• ENTRIES:
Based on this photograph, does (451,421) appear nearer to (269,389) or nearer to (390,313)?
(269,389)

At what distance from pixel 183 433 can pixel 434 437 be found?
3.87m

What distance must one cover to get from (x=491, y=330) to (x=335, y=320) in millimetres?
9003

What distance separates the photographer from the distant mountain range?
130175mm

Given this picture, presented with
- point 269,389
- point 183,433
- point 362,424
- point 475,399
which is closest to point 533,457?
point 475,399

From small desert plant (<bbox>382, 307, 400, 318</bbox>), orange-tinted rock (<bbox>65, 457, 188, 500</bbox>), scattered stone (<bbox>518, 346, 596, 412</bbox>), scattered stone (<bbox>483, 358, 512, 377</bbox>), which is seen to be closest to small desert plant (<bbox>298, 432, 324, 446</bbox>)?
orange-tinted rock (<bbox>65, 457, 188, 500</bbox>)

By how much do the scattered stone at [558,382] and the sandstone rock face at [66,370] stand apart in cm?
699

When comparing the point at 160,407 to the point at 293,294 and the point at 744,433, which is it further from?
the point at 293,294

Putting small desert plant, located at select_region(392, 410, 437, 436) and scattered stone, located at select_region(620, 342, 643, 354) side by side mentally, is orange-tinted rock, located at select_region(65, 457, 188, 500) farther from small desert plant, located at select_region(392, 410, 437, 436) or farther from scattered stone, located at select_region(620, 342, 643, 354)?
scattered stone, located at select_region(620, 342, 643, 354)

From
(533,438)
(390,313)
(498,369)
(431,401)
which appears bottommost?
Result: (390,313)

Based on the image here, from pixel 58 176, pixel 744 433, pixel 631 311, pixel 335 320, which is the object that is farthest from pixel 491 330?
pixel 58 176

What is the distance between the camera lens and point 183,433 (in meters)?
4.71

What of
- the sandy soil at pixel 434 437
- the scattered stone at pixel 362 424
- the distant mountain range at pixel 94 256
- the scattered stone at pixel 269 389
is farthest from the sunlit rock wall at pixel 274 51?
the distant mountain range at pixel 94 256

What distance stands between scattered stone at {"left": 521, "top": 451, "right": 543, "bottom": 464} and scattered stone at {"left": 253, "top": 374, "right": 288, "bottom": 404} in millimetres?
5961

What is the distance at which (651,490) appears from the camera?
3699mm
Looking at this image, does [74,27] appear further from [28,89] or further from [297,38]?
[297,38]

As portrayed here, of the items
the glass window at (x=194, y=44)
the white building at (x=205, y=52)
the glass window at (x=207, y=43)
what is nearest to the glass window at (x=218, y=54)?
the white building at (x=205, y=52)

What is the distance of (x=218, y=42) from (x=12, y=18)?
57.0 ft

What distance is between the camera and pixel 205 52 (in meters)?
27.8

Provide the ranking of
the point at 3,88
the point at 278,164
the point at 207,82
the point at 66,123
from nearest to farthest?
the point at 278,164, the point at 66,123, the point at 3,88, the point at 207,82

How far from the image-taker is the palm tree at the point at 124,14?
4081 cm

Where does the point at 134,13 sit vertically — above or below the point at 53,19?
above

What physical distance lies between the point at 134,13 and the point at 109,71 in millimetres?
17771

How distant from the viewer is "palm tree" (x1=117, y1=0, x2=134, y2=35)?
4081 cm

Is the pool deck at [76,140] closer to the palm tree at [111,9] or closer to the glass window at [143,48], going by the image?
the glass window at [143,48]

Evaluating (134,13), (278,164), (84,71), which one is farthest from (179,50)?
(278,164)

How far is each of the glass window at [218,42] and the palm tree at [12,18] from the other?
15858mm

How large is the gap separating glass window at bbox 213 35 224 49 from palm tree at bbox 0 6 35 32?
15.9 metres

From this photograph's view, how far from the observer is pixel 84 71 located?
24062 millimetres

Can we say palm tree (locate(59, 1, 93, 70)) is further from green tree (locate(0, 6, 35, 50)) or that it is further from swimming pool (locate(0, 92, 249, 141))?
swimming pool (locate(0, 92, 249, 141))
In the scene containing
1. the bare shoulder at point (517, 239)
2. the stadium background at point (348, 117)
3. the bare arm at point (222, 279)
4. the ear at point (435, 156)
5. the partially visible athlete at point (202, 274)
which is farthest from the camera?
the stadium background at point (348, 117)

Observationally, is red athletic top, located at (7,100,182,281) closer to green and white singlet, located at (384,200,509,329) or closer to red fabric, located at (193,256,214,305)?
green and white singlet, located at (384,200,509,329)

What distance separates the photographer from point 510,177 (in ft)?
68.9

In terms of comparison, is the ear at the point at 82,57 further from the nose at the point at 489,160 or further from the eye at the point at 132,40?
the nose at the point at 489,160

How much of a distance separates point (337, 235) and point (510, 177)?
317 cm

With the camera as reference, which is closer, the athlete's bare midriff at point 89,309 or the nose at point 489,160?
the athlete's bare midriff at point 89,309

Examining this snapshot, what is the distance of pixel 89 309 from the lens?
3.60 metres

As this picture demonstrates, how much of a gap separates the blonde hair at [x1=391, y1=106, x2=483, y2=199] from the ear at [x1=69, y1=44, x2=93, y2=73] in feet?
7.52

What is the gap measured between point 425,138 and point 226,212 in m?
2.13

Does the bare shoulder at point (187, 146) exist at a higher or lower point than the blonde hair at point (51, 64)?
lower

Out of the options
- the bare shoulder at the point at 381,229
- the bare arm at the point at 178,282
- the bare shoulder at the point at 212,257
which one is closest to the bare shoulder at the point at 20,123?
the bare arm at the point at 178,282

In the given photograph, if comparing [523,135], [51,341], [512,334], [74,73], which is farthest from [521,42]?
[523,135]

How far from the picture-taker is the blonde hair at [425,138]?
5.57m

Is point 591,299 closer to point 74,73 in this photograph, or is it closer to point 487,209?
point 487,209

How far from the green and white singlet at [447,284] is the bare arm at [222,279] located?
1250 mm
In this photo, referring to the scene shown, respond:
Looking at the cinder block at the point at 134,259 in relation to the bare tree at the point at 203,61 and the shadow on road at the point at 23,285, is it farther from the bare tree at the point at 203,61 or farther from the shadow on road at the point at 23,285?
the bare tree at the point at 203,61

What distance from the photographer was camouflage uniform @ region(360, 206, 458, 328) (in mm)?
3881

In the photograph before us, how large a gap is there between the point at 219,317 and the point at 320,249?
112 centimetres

• SET PROBLEM:
Lay out every line of the records above as a numbered list, leaving out the blank lines.

• OUTPUT BELOW:
1. Based on this photograph, does (451,421) appear nearer to (269,389) or nearer to (390,313)?
2. (269,389)
3. At what distance from pixel 183 433 can pixel 434 437 be found?
4. 3.87m
5. What distance must one cover to get from (x=491, y=330) to (x=335, y=320) in millimetres?
6. 9003
7. What distance separates the photographer from the distant mountain range?
8. 130175mm
9. Given this picture, presented with
10. - point 269,389
11. - point 183,433
12. - point 362,424
13. - point 475,399
14. which is closest to point 533,457?
15. point 475,399
16. From small desert plant (<bbox>382, 307, 400, 318</bbox>), orange-tinted rock (<bbox>65, 457, 188, 500</bbox>), scattered stone (<bbox>518, 346, 596, 412</bbox>), scattered stone (<bbox>483, 358, 512, 377</bbox>), which is seen to be closest to small desert plant (<bbox>298, 432, 324, 446</bbox>)?
17. orange-tinted rock (<bbox>65, 457, 188, 500</bbox>)
18. By how much do the scattered stone at [558,382] and the sandstone rock face at [66,370] stand apart in cm?
19. 699
20. When comparing the point at 160,407 to the point at 293,294 and the point at 744,433, which is it further from?
21. the point at 293,294
22. Putting small desert plant, located at select_region(392, 410, 437, 436) and scattered stone, located at select_region(620, 342, 643, 354) side by side mentally, is orange-tinted rock, located at select_region(65, 457, 188, 500) farther from small desert plant, located at select_region(392, 410, 437, 436) or farther from scattered stone, located at select_region(620, 342, 643, 354)?
23. scattered stone, located at select_region(620, 342, 643, 354)
24. From
25. (533,438)
26. (390,313)
27. (498,369)
28. (431,401)
29. which appears bottommost?
30. Result: (390,313)
31. Based on the image here, from pixel 58 176, pixel 744 433, pixel 631 311, pixel 335 320, which is the object that is farthest from pixel 491 330?
32. pixel 58 176
33. What is the distance between the camera lens and point 183,433 (in meters)?
34. 4.71
35. What of
36. - the sandy soil at pixel 434 437
37. - the scattered stone at pixel 362 424
38. - the distant mountain range at pixel 94 256
39. - the scattered stone at pixel 269 389
40. is farthest from the sunlit rock wall at pixel 274 51?
41. the distant mountain range at pixel 94 256
42. What distance stands between scattered stone at {"left": 521, "top": 451, "right": 543, "bottom": 464} and scattered stone at {"left": 253, "top": 374, "right": 288, "bottom": 404} in millimetres?
43. 5961
44. What is the distance at which (651,490) appears from the camera?
45. 3699mm
46. Looking at this image, does [74,27] appear further from [28,89] or further from [297,38]?
47. [297,38]
48. As portrayed here, of the items
49. the glass window at (x=194, y=44)
50. the white building at (x=205, y=52)
51. the glass window at (x=207, y=43)
52. what is nearest to the glass window at (x=218, y=54)?
53. the white building at (x=205, y=52)
54. What is the distance of (x=218, y=42) from (x=12, y=18)?
55. 57.0 ft
56. What distance is between the camera and pixel 205 52 (in meters)?
57. 27.8
58. Provide the ranking of
59. the point at 3,88
60. the point at 278,164
61. the point at 207,82
62. the point at 66,123
63. from nearest to farthest?
64. the point at 278,164, the point at 66,123, the point at 3,88, the point at 207,82
65. How far from the image-taker is the palm tree at the point at 124,14?
66. 4081 cm
67. Where does the point at 134,13 sit vertically — above or below the point at 53,19?
68. above
69. What physical distance lies between the point at 134,13 and the point at 109,71 in millimetres?
70. 17771
71. How distant from the viewer is "palm tree" (x1=117, y1=0, x2=134, y2=35)?
72. 4081 cm
73. Is the pool deck at [76,140] closer to the palm tree at [111,9] or closer to the glass window at [143,48], going by the image?
74. the glass window at [143,48]
75. Evaluating (134,13), (278,164), (84,71), which one is farthest from (179,50)?
76. (278,164)
77. How far is each of the glass window at [218,42] and the palm tree at [12,18] from the other?
78. 15858mm
79. How large is the gap separating glass window at bbox 213 35 224 49 from palm tree at bbox 0 6 35 32?
80. 15.9 metres
81. From this photograph's view, how far from the observer is pixel 84 71 located?
82. 24062 millimetres
83. Can we say palm tree (locate(59, 1, 93, 70)) is further from green tree (locate(0, 6, 35, 50)) or that it is further from swimming pool (locate(0, 92, 249, 141))?
84. swimming pool (locate(0, 92, 249, 141))
85. In the scene containing
86. 1. the bare shoulder at point (517, 239)
87. 2. the stadium background at point (348, 117)
88. 3. the bare arm at point (222, 279)
89. 4. the ear at point (435, 156)
90. 5. the partially visible athlete at point (202, 274)
91. which is farthest from the camera?
92. the stadium background at point (348, 117)
93. Observationally, is red athletic top, located at (7,100,182,281) closer to green and white singlet, located at (384,200,509,329) or closer to red fabric, located at (193,256,214,305)?
94. green and white singlet, located at (384,200,509,329)
95. What distance separates the photographer from point 510,177 (in ft)?
96. 68.9
97. In terms of comparison, is the ear at the point at 82,57 further from the nose at the point at 489,160 or further from the eye at the point at 132,40?
98. the nose at the point at 489,160
99. How much of a distance separates point (337, 235) and point (510, 177)?
100. 317 cm
101. With the camera as reference, which is closer, the athlete's bare midriff at point 89,309 or the nose at point 489,160?
102. the athlete's bare midriff at point 89,309
103. Examining this snapshot, what is the distance of pixel 89 309 from the lens?
104. 3.60 metres
105. As this picture demonstrates, how much of a gap separates the blonde hair at [x1=391, y1=106, x2=483, y2=199] from the ear at [x1=69, y1=44, x2=93, y2=73] in feet?
106. 7.52
107. What is the gap measured between point 425,138 and point 226,212 in m?
108. 2.13
109. Does the bare shoulder at point (187, 146) exist at a higher or lower point than the blonde hair at point (51, 64)?
110. lower
111. Out of the options
112. - the bare shoulder at the point at 381,229
113. - the bare arm at the point at 178,282
114. - the bare shoulder at the point at 212,257
115. which one is closest to the bare shoulder at the point at 20,123?
116. the bare arm at the point at 178,282
117. In the given photograph, if comparing [523,135], [51,341], [512,334], [74,73], which is farthest from [521,42]?
118. [523,135]
119. How far from the picture-taker is the blonde hair at [425,138]?
120. 5.57m
121. Is point 591,299 closer to point 74,73 in this photograph, or is it closer to point 487,209?
122. point 487,209
123. How far from the green and white singlet at [447,284] is the bare arm at [222,279] located?
124. 1250 mm
125. In this photo, referring to the scene shown, respond:
126. Looking at the cinder block at the point at 134,259 in relation to the bare tree at the point at 203,61 and the shadow on road at the point at 23,285, is it farther from the bare tree at the point at 203,61 or farther from the shadow on road at the point at 23,285?
127. the bare tree at the point at 203,61
128. What distance from the photographer was camouflage uniform @ region(360, 206, 458, 328) (in mm)?
129. 3881
130. In the photograph before us, how large a gap is there between the point at 219,317 and the point at 320,249?
131. 112 centimetres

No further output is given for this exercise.